--- start of Dataset content ---

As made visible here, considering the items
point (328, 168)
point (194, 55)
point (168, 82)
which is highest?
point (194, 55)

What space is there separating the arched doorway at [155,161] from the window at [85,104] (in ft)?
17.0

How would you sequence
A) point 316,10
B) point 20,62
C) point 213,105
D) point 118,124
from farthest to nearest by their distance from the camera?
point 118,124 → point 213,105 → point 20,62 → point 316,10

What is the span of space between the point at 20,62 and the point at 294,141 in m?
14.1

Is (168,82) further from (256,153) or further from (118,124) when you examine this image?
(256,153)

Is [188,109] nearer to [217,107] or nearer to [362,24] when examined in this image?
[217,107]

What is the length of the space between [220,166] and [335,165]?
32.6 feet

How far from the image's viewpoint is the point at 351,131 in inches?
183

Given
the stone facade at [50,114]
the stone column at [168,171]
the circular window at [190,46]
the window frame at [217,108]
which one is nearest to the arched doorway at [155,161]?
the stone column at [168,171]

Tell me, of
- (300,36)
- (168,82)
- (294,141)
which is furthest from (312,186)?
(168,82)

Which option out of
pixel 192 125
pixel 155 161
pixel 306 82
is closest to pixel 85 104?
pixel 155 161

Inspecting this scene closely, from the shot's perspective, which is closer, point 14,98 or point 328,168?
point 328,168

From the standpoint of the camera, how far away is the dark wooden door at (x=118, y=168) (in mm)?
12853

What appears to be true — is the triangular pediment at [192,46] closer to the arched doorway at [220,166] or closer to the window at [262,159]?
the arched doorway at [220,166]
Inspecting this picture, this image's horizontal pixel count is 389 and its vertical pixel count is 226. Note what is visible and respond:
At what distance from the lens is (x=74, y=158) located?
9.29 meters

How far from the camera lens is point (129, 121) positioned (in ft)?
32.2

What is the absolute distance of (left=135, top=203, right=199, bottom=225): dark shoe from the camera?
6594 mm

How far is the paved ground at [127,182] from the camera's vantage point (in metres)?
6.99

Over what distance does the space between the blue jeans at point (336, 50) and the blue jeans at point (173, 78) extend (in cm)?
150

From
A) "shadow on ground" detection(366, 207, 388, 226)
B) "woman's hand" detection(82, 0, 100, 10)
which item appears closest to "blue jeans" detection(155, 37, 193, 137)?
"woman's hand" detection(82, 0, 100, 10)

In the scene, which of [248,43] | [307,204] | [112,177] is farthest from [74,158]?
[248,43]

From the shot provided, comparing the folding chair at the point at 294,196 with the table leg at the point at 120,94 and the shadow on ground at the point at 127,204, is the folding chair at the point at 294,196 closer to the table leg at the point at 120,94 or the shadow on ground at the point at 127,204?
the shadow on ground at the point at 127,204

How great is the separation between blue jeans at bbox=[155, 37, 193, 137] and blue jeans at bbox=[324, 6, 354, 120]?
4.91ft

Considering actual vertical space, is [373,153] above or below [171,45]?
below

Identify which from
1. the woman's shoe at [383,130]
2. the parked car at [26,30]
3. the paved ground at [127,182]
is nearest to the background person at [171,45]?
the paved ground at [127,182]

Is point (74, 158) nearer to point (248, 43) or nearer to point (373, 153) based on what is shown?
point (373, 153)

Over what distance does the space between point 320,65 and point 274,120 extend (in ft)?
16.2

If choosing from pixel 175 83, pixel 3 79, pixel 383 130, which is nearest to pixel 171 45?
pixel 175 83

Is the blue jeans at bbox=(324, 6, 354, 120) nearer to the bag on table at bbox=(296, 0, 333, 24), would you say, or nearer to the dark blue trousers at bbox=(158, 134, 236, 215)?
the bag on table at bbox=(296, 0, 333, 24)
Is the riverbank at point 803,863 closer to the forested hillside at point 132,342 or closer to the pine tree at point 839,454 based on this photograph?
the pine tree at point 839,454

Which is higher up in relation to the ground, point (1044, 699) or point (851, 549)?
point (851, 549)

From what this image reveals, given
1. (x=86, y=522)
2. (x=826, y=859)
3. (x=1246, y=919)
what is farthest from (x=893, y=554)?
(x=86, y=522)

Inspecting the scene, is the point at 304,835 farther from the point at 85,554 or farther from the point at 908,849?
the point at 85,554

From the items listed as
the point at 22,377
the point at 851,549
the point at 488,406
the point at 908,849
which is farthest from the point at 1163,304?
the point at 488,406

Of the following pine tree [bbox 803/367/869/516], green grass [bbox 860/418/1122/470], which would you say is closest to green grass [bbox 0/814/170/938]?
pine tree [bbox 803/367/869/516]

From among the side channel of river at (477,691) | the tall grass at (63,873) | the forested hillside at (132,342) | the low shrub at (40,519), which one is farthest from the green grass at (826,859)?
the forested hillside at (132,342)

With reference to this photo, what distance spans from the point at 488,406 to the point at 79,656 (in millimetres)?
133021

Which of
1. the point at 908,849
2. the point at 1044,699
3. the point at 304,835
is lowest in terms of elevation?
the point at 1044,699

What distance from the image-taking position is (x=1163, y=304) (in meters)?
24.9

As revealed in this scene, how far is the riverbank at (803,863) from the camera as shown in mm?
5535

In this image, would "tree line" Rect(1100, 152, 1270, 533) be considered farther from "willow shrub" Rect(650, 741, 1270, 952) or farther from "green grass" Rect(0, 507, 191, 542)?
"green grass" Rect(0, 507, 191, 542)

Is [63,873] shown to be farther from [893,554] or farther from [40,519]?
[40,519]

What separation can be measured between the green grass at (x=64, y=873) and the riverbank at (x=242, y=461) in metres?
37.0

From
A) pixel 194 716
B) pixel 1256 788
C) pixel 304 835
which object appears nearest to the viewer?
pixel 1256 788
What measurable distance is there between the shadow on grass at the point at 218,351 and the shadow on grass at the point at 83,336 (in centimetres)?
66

--- end of Dataset content ---

Do this
Give all the entries again exactly; leave none out.

Task answer
As made visible here, considering the items
point (328, 168)
point (194, 55)
point (168, 82)
which is highest?
point (194, 55)

What space is there separating the arched doorway at [155,161] from the window at [85,104] (in ft)?
17.0

How would you sequence
A) point 316,10
B) point 20,62
C) point 213,105
D) point 118,124
from farthest to nearest by their distance from the camera?
point 118,124 → point 213,105 → point 20,62 → point 316,10

What is the span of space between the point at 20,62 and the point at 294,141 in m?
14.1

Is (168,82) further from (256,153) or further from (118,124) when you examine this image?
(256,153)

Is [188,109] nearer to [217,107] or nearer to [362,24] when examined in this image?
[217,107]

What is the length of the space between [220,166] and [335,165]?
32.6 feet

How far from the image's viewpoint is the point at 351,131 in inches?
183

Given
the stone facade at [50,114]
the stone column at [168,171]
the circular window at [190,46]
the window frame at [217,108]
which one is nearest to the arched doorway at [155,161]?
the stone column at [168,171]

Tell me, of
- (300,36)
- (168,82)
- (294,141)
which is furthest from (312,186)?
(168,82)

Which option out of
pixel 192 125
pixel 155 161
pixel 306 82
is closest to pixel 85 104?
pixel 155 161

Inspecting this scene closely, from the shot's perspective, which is closer, point 14,98 or point 328,168?
point 328,168

From the standpoint of the camera, how far away is the dark wooden door at (x=118, y=168) (in mm)?
12853

What appears to be true — is the triangular pediment at [192,46] closer to the arched doorway at [220,166] or closer to the window at [262,159]?
the arched doorway at [220,166]
Inspecting this picture, this image's horizontal pixel count is 389 and its vertical pixel count is 226. Note what is visible and respond:
At what distance from the lens is (x=74, y=158) located?
9.29 meters

How far from the camera lens is point (129, 121) positioned (in ft)?
32.2

What is the absolute distance of (left=135, top=203, right=199, bottom=225): dark shoe from the camera?
6594 mm

How far is the paved ground at [127,182] from the camera's vantage point (in metres)?
6.99

Over what distance does the space between the blue jeans at point (336, 50) and the blue jeans at point (173, 78) extend (in cm)?
150

From
A) "shadow on ground" detection(366, 207, 388, 226)
B) "woman's hand" detection(82, 0, 100, 10)
which item appears closest to "blue jeans" detection(155, 37, 193, 137)?
"woman's hand" detection(82, 0, 100, 10)

In the scene, which of [248,43] | [307,204] | [112,177] is farthest from [74,158]?
[248,43]

From the shot provided, comparing the folding chair at the point at 294,196 with the table leg at the point at 120,94 and the shadow on ground at the point at 127,204, is the folding chair at the point at 294,196 closer to the table leg at the point at 120,94 or the shadow on ground at the point at 127,204?
the shadow on ground at the point at 127,204

How great is the separation between blue jeans at bbox=[155, 37, 193, 137] and blue jeans at bbox=[324, 6, 354, 120]?
4.91ft

Considering actual vertical space, is [373,153] above or below [171,45]?
below

Identify which from
1. the woman's shoe at [383,130]
2. the parked car at [26,30]
3. the paved ground at [127,182]
is nearest to the background person at [171,45]?
the paved ground at [127,182]

Is point (74, 158) nearer to point (248, 43) or nearer to point (373, 153) based on what is shown?
point (373, 153)

Over what distance does the space between point 320,65 and point 274,120 extend (in ft)?
16.2

If choosing from pixel 175 83, pixel 3 79, pixel 383 130, which is nearest to pixel 171 45?
pixel 175 83

Is the blue jeans at bbox=(324, 6, 354, 120) nearer to the bag on table at bbox=(296, 0, 333, 24), would you say, or nearer to the dark blue trousers at bbox=(158, 134, 236, 215)?
the bag on table at bbox=(296, 0, 333, 24)
Is the riverbank at point 803,863 closer to the forested hillside at point 132,342 or closer to the pine tree at point 839,454 based on this photograph?
the pine tree at point 839,454

Which is higher up in relation to the ground, point (1044, 699) or point (851, 549)?
point (851, 549)

From what this image reveals, given
1. (x=86, y=522)
2. (x=826, y=859)
3. (x=1246, y=919)
what is farthest from (x=893, y=554)?
(x=86, y=522)

Inspecting the scene, is the point at 304,835 farther from the point at 85,554 or farther from the point at 908,849?
the point at 85,554

From the items listed as
the point at 22,377
the point at 851,549
the point at 488,406
the point at 908,849
which is farthest from the point at 1163,304?
the point at 488,406

Of the following pine tree [bbox 803/367/869/516], green grass [bbox 860/418/1122/470], which would you say is closest to green grass [bbox 0/814/170/938]?
pine tree [bbox 803/367/869/516]

From among the side channel of river at (477,691) | the tall grass at (63,873) | the forested hillside at (132,342) | the low shrub at (40,519), which one is farthest from the green grass at (826,859)?
the forested hillside at (132,342)

With reference to this photo, what distance spans from the point at 488,406 to the point at 79,656 (in millimetres)?
133021

Which of
1. the point at 908,849
2. the point at 1044,699
3. the point at 304,835
is lowest in terms of elevation?
the point at 1044,699

What distance from the image-taking position is (x=1163, y=304) (in meters)?
24.9

As revealed in this scene, how far is the riverbank at (803,863) from the camera as shown in mm?
5535

In this image, would "tree line" Rect(1100, 152, 1270, 533) be considered farther from "willow shrub" Rect(650, 741, 1270, 952) or farther from "green grass" Rect(0, 507, 191, 542)?
"green grass" Rect(0, 507, 191, 542)

Is [63,873] shown to be farther from [893,554] or farther from [40,519]?
[40,519]

What separation can be measured between the green grass at (x=64, y=873) and the riverbank at (x=242, y=461) in metres?
37.0

From
A) pixel 194 716
B) pixel 1256 788
C) pixel 304 835
which object appears nearest to the viewer?
pixel 1256 788
What measurable distance is there between the shadow on grass at the point at 218,351 and the shadow on grass at the point at 83,336 (in centimetres)?
66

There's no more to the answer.